■ Exercise aim: Starting at the line that contains "5 Important Elements", please transcribe every line through the end of the entries, exactly and with no pictures.

■ Supplied data:
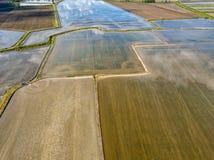 O arroz cultivou campos na opinião aérea de Italia foto de stock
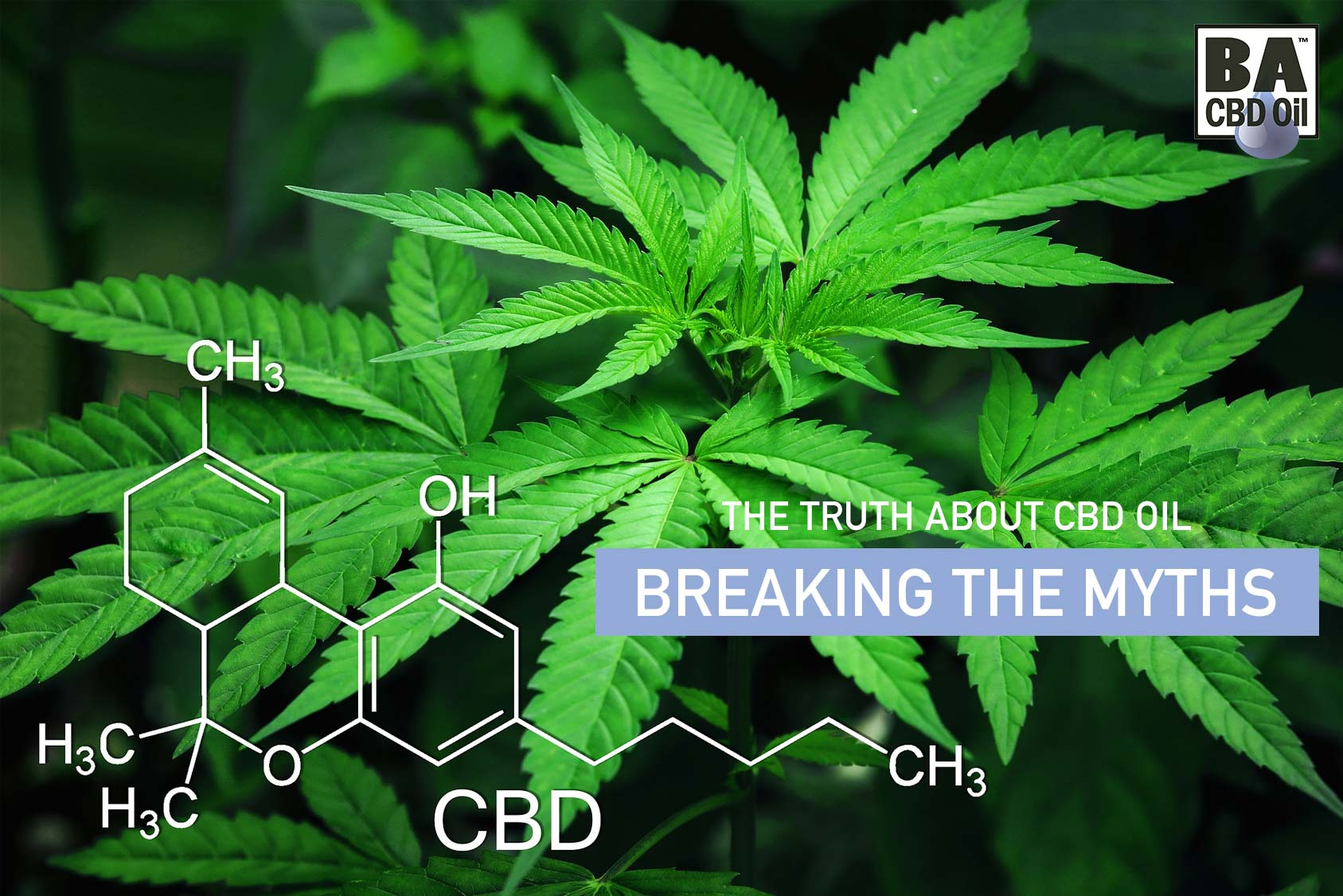 Truth About CBD Oil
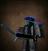 Mechx4arceus's avatar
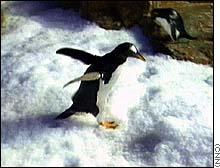 Pingüinos amenazan la primera vivienda construida en la Antártida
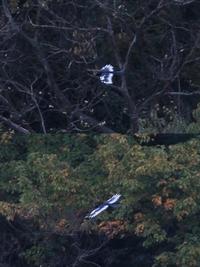 かなり遠かったのですが、羽の縁が白く見た目はカラス? 何と言う鳥ですか?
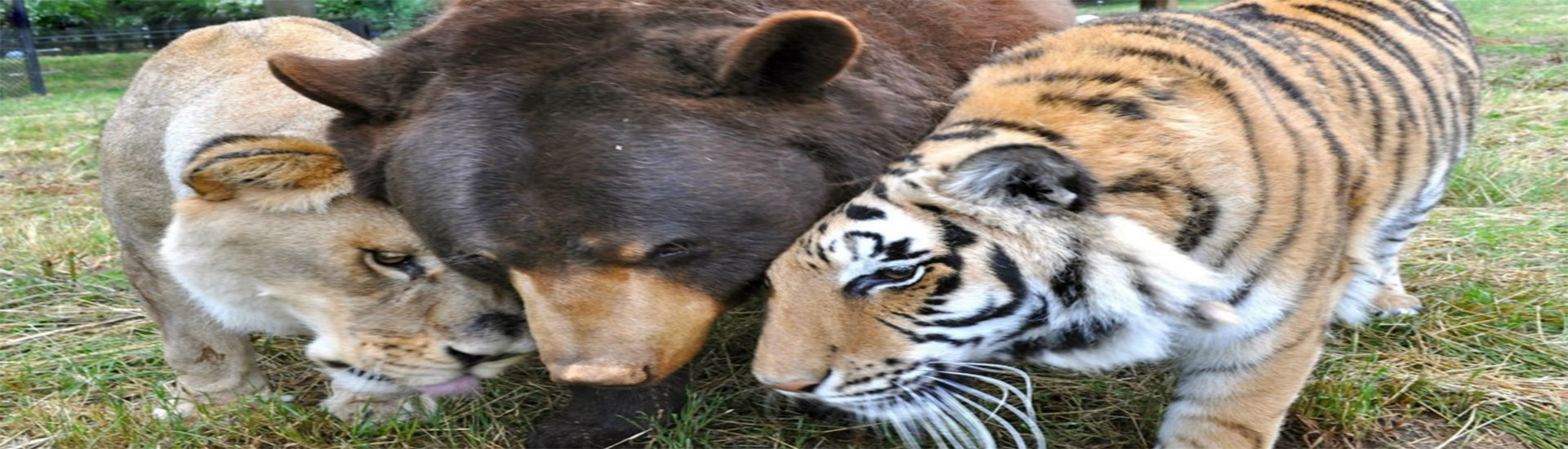 A Lion Bear And Tiger Are The Best Of Friends The Paw Report - Lion tiger bear best friends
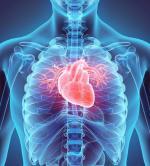 Naukowcy chcą stworzyć bazy modeli organów w 3D.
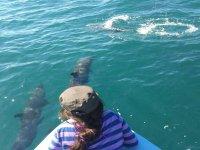 Admira a los delfines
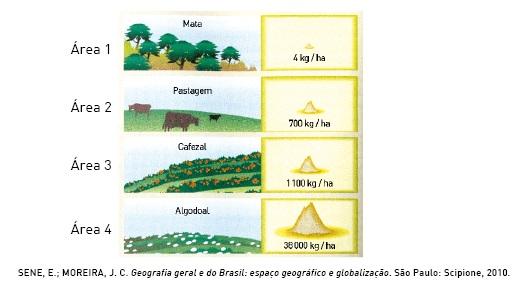 Comparação da erosão do solo em diferentes áreas ao longo do ano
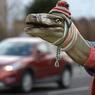 Динозавры имели все шансы выжить - им фатально не повезло (ФОТО)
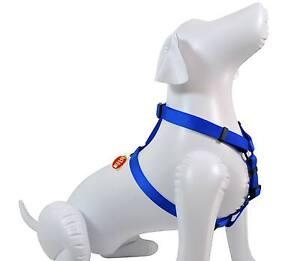 "NEW Saf-T-Paw Dog 5/8""W Nylon Harness Blue Small 12""-20"""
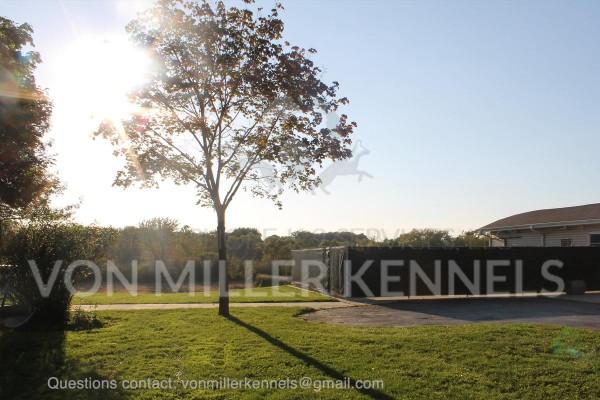 VonMillerKennels_Facility_watermarked_4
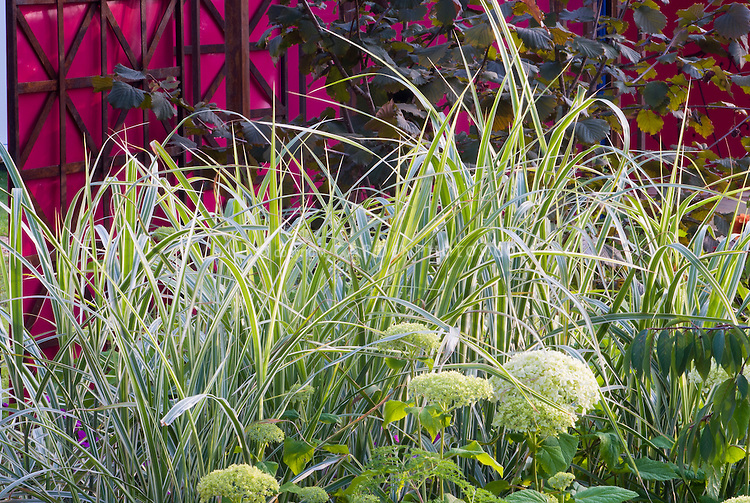 Miscanthus sinensis variegatus ornamental grass with hydrangea, wall, trellisg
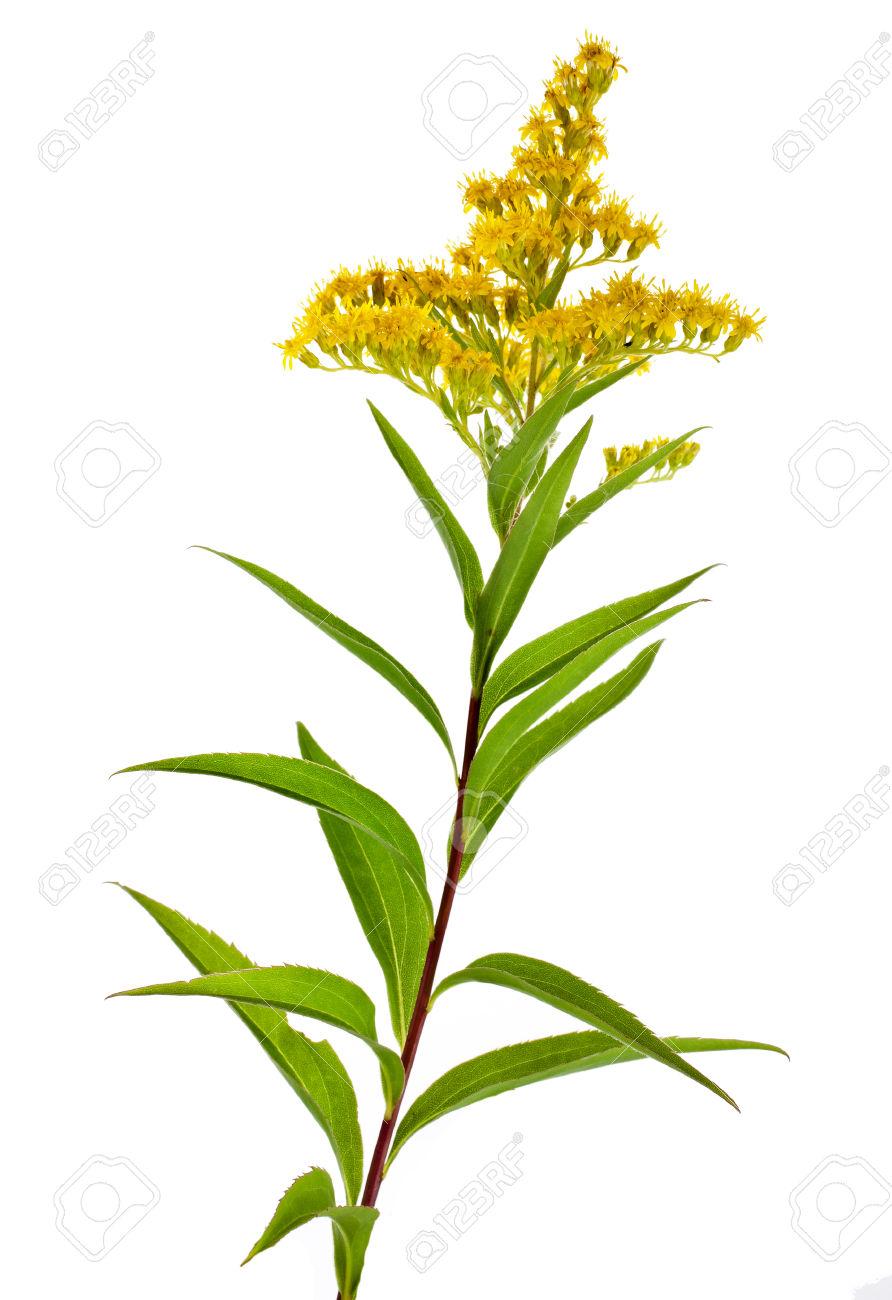 Solidago Virgaurea Canadensis Goldenrod Flower Isolated On White.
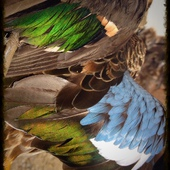 Bluewing and Greenwing Teal wings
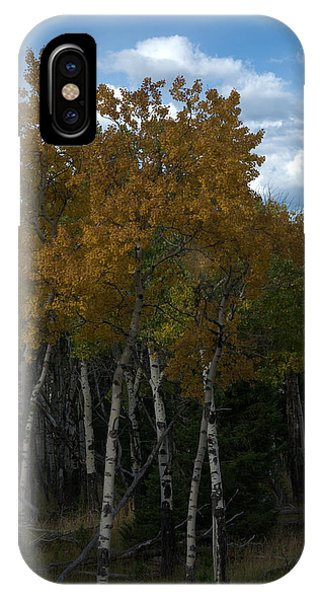 Quaking Aspen IPhone Case
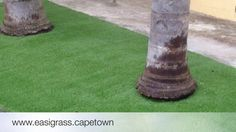 5 Important Elements when Installing Artificial Grass Artificial Grass Installation, Lawn, Landscaping, Garden, Plants, Garten, Lawn And Garden, Yard Landscaping, Gardens
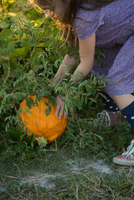 Young girl in pumpkin patch, lifting pumpkin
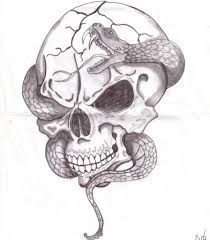 cool drawing of skulls drawing library
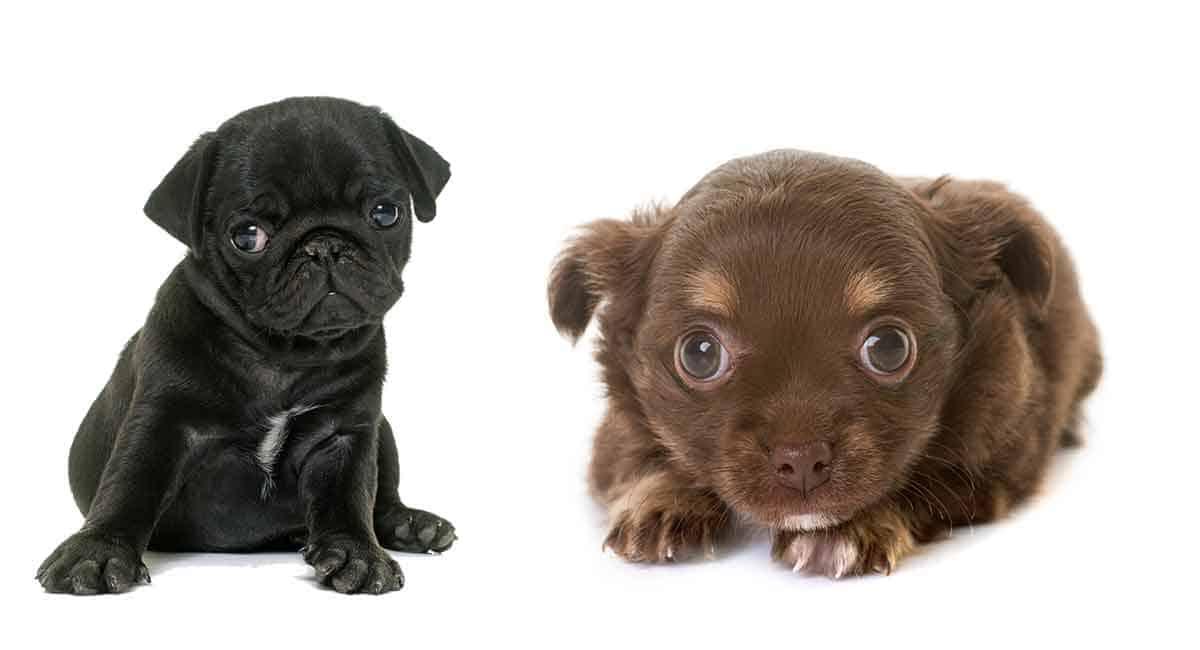 pug and chihuahua hybrid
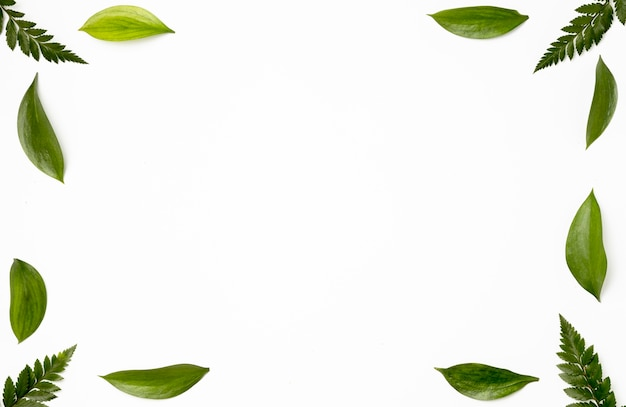Top view collection of green leaves background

■ Written response:
 5 Important Elements when Installing Artificial Grass Artificial Grass Installation, Lawn, Landscaping, Garden, Plants, Garten, Lawn And Garden, Yard Landscaping, Gardens
 Young girl in pumpkin patch, lifting pumpkin
 cool drawing of skulls drawing library
 pug and chihuahua hybrid
Top view collection of green leaves background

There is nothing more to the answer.